START DATA PROVIDED
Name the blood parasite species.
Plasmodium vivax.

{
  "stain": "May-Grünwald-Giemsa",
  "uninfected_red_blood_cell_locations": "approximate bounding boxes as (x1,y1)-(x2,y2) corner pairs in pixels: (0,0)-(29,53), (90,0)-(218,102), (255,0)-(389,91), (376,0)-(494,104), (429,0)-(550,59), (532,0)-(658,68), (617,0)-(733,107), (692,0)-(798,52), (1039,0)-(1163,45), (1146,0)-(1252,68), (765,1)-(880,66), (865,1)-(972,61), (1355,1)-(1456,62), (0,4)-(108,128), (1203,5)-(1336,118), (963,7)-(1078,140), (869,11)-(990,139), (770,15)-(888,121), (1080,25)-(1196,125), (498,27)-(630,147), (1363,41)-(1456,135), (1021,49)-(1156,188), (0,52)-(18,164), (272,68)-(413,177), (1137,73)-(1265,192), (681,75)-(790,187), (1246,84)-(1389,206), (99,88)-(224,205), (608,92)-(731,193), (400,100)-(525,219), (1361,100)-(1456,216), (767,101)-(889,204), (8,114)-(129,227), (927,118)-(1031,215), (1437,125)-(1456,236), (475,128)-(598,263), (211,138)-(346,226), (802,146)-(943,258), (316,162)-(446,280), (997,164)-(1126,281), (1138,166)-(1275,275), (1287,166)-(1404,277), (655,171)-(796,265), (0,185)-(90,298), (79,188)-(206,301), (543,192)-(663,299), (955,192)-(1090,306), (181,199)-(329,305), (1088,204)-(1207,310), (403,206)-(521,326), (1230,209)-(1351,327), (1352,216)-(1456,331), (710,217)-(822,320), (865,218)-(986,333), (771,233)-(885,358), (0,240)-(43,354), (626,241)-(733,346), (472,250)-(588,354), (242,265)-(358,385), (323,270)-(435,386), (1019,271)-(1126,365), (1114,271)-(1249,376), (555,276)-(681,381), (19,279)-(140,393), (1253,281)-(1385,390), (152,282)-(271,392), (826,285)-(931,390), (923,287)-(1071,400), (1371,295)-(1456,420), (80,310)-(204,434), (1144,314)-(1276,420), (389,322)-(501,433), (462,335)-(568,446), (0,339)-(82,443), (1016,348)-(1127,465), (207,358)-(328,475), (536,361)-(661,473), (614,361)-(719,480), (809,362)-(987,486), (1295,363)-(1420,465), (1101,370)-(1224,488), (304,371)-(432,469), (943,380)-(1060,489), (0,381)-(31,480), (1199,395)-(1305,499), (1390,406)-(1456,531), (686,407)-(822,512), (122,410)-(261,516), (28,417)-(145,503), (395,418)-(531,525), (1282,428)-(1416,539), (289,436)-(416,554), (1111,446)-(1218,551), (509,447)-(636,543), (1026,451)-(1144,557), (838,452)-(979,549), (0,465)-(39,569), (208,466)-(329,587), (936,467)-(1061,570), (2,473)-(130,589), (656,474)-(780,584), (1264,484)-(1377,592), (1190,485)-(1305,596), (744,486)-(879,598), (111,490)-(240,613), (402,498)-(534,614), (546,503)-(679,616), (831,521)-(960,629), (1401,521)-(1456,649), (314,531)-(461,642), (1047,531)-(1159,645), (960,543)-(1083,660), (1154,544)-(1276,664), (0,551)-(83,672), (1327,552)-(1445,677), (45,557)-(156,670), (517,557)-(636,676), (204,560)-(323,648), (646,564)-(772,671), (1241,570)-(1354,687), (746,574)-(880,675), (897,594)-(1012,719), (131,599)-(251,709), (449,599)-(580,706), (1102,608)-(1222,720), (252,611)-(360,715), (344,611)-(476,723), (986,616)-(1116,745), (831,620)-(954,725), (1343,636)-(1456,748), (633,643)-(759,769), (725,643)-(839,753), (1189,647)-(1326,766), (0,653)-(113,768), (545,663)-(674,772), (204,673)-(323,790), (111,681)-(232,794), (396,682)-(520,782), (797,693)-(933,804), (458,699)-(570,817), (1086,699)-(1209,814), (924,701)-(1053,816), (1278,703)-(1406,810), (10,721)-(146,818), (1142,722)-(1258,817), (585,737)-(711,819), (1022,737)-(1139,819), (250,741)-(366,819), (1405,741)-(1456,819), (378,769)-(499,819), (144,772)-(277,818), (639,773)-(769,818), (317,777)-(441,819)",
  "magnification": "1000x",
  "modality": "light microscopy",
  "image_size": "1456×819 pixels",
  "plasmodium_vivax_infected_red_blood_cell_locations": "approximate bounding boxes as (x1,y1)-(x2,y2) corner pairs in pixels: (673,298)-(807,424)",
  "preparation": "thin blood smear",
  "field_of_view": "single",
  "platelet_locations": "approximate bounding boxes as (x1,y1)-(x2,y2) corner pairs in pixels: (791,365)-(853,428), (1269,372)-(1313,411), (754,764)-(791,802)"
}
END DATA PROVIDED
WORK ORDER. The whole listing, restated word for word, is the expected answer.

TASK ANSWER.
Name the blood parasite species.
Plasmodium vivax.

{
  "stain": "May-Grünwald-Giemsa",
  "uninfected_red_blood_cell_locations": "approximate bounding boxes as (x1,y1)-(x2,y2) corner pairs in pixels: (0,0)-(29,53), (90,0)-(218,102), (255,0)-(389,91), (376,0)-(494,104), (429,0)-(550,59), (532,0)-(658,68), (617,0)-(733,107), (692,0)-(798,52), (1039,0)-(1163,45), (1146,0)-(1252,68), (765,1)-(880,66), (865,1)-(972,61), (1355,1)-(1456,62), (0,4)-(108,128), (1203,5)-(1336,118), (963,7)-(1078,140), (869,11)-(990,139), (770,15)-(888,121), (1080,25)-(1196,125), (498,27)-(630,147), (1363,41)-(1456,135), (1021,49)-(1156,188), (0,52)-(18,164), (272,68)-(413,177), (1137,73)-(1265,192), (681,75)-(790,187), (1246,84)-(1389,206), (99,88)-(224,205), (608,92)-(731,193), (400,100)-(525,219), (1361,100)-(1456,216), (767,101)-(889,204), (8,114)-(129,227), (927,118)-(1031,215), (1437,125)-(1456,236), (475,128)-(598,263), (211,138)-(346,226), (802,146)-(943,258), (316,162)-(446,280), (997,164)-(1126,281), (1138,166)-(1275,275), (1287,166)-(1404,277), (655,171)-(796,265), (0,185)-(90,298), (79,188)-(206,301), (543,192)-(663,299), (955,192)-(1090,306), (181,199)-(329,305), (1088,204)-(1207,310), (403,206)-(521,326), (1230,209)-(1351,327), (1352,216)-(1456,331), (710,217)-(822,320), (865,218)-(986,333), (771,233)-(885,358), (0,240)-(43,354), (626,241)-(733,346), (472,250)-(588,354), (242,265)-(358,385), (323,270)-(435,386), (1019,271)-(1126,365), (1114,271)-(1249,376), (555,276)-(681,381), (19,279)-(140,393), (1253,281)-(1385,390), (152,282)-(271,392), (826,285)-(931,390), (923,287)-(1071,400), (1371,295)-(1456,420), (80,310)-(204,434), (1144,314)-(1276,420), (389,322)-(501,433), (462,335)-(568,446), (0,339)-(82,443), (1016,348)-(1127,465), (207,358)-(328,475), (536,361)-(661,473), (614,361)-(719,480), (809,362)-(987,486), (1295,363)-(1420,465), (1101,370)-(1224,488), (304,371)-(432,469), (943,380)-(1060,489), (0,381)-(31,480), (1199,395)-(1305,499), (1390,406)-(1456,531), (686,407)-(822,512), (122,410)-(261,516), (28,417)-(145,503), (395,418)-(531,525), (1282,428)-(1416,539), (289,436)-(416,554), (1111,446)-(1218,551), (509,447)-(636,543), (1026,451)-(1144,557), (838,452)-(979,549), (0,465)-(39,569), (208,466)-(329,587), (936,467)-(1061,570), (2,473)-(130,589), (656,474)-(780,584), (1264,484)-(1377,592), (1190,485)-(1305,596), (744,486)-(879,598), (111,490)-(240,613), (402,498)-(534,614), (546,503)-(679,616), (831,521)-(960,629), (1401,521)-(1456,649), (314,531)-(461,642), (1047,531)-(1159,645), (960,543)-(1083,660), (1154,544)-(1276,664), (0,551)-(83,672), (1327,552)-(1445,677), (45,557)-(156,670), (517,557)-(636,676), (204,560)-(323,648), (646,564)-(772,671), (1241,570)-(1354,687), (746,574)-(880,675), (897,594)-(1012,719), (131,599)-(251,709), (449,599)-(580,706), (1102,608)-(1222,720), (252,611)-(360,715), (344,611)-(476,723), (986,616)-(1116,745), (831,620)-(954,725), (1343,636)-(1456,748), (633,643)-(759,769), (725,643)-(839,753), (1189,647)-(1326,766), (0,653)-(113,768), (545,663)-(674,772), (204,673)-(323,790), (111,681)-(232,794), (396,682)-(520,782), (797,693)-(933,804), (458,699)-(570,817), (1086,699)-(1209,814), (924,701)-(1053,816), (1278,703)-(1406,810), (10,721)-(146,818), (1142,722)-(1258,817), (585,737)-(711,819), (1022,737)-(1139,819), (250,741)-(366,819), (1405,741)-(1456,819), (378,769)-(499,819), (144,772)-(277,818), (639,773)-(769,818), (317,777)-(441,819)",
  "magnification": "1000x",
  "modality": "light microscopy",
  "image_size": "1456×819 pixels",
  "plasmodium_vivax_infected_red_blood_cell_locations": "approximate bounding boxes as (x1,y1)-(x2,y2) corner pairs in pixels: (673,298)-(807,424)",
  "preparation": "thin blood smear",
  "field_of_view": "single",
  "platelet_locations": "approximate bounding boxes as (x1,y1)-(x2,y2) corner pairs in pixels: (791,365)-(853,428), (1269,372)-(1313,411), (754,764)-(791,802)"
}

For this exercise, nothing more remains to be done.